Still, Exchange 2000's current WSS store at least is built atop relational technology, meaning the migration to a SQL Server-based store will not likely be as revolutionary as what Lotus plans, observers said.

"Whenever you look at what IBM is up to with Notes, DB2 and Domino and what Microsoft's up to with Yukon, Microsoft needs to beat IBM to the market. ... It's a footrace, and we're betting on Microsoft because they've always come through for us," said Frederick Volking, senior architect for Hunter Stone, another Columbia, S.C., solution provider.

Even as Lotus preps Domino Release 6 for a summer release, Microsoft is plotting ways to move Domino users over to Exchange. The company is negotiating quietly with Casahl Technology, San Ramon, Calif., to use Casahl technology for data migration purposes, several sources said. Casahl did not comment. While not commenting specifically on products and technologies, a Microsoft source said the company is evaluating several different technologies that provide co-existence of applications.

Other observers aren't so sure either Lotus or Microsoft will win in this move to new technologies. They point to lighter-weight, cheaper e-mail that meets most customer needs. Analysts cite Gordano Ltd. and Rockliffe as possible contenders in corporate mail going forward.

"The whole market is in transition. First, the world is moving toward modular systems built on standards using browsers and mobile devices. Second, it's heading toward portal solutions for mobile workers, not just for e-mail and calendaring but for other apps as well," said Gartner analyst Joyce Graff.

Increasingly, enterprises are scrutinizing the often-hefty costs associated with mail systems coming out of the client/server realm. "We're at a point where mail is more and more cumbersome, more and more expensive and beyond IT workers. Who needs all that capability?" Graff asked.

More companies will evaluate lighter-weight mail offerings, now typically associated with ISPs, that could reduce their costs to maybe $5.95 a month from $20 to $25 per user, per month, she noted. She predicts that many companies will go to a tiered system, with knowledge workers who need collaborative talents using one system while the bulk of employees use just e-mail.

Corporate users are loath to forget already painful migrations just to get to Exchange 2000 and Domino Release 5, Graff noted. She estimates only 5 percent of the Microsoft Exchange base--Microsoft claims 100 million users--are on the current version.

Dana Gardner, analyst with the Aberdeen Group, concurs. "It was a large upgrade to [Exchange 5.5 because of storage and memory issues, then Microsoft pointed people to WSS [in Exchange 2000, now they're yanking that and there's ambiguity about their next message store with Yukon another six months to a year away," he noted.

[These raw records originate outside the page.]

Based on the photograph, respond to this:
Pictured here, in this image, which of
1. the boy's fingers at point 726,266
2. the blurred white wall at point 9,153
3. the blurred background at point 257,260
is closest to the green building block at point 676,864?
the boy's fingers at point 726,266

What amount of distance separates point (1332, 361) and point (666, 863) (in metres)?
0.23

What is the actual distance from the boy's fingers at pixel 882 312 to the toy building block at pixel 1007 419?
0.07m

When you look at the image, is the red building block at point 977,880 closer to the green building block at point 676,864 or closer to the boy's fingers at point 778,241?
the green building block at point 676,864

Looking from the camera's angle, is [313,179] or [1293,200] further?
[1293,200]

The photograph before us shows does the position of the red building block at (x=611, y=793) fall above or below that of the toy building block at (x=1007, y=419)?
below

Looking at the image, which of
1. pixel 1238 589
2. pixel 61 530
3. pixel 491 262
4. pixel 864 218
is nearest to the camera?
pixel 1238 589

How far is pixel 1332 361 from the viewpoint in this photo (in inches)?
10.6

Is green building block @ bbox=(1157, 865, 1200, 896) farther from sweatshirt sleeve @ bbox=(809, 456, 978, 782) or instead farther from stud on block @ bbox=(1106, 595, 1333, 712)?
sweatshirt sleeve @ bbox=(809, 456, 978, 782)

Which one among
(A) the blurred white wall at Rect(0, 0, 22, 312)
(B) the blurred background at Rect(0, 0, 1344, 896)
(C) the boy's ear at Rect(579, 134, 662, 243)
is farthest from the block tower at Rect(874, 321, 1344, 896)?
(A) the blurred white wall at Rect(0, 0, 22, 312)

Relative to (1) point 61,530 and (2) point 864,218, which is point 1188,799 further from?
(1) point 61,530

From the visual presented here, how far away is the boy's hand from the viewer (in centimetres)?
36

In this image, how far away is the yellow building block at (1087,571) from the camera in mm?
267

Yukon is the code name for the next release of Microsoft's SQL Server database, which will serve as the basis for the next Exchange store.

Meta Group is advising corporate clients to be wary of continued commitments to Domino, given Lotus' changes. "We're telling customers to think long and hard about commitment to Domino. They have to decide if their long-term commitment is to J2EE or .Net, and then at their management infrastructure, and then on what their relational database is, and then directory, portal strategies," Cain said.

Of course, the same migration talk that brings headaches to IT professionals is music to the ears of integrators and solution providers, who could reap rewards from all this trauma.

"Of course integrators love this. This is like the full employment act for them," said Meta Group's Cain.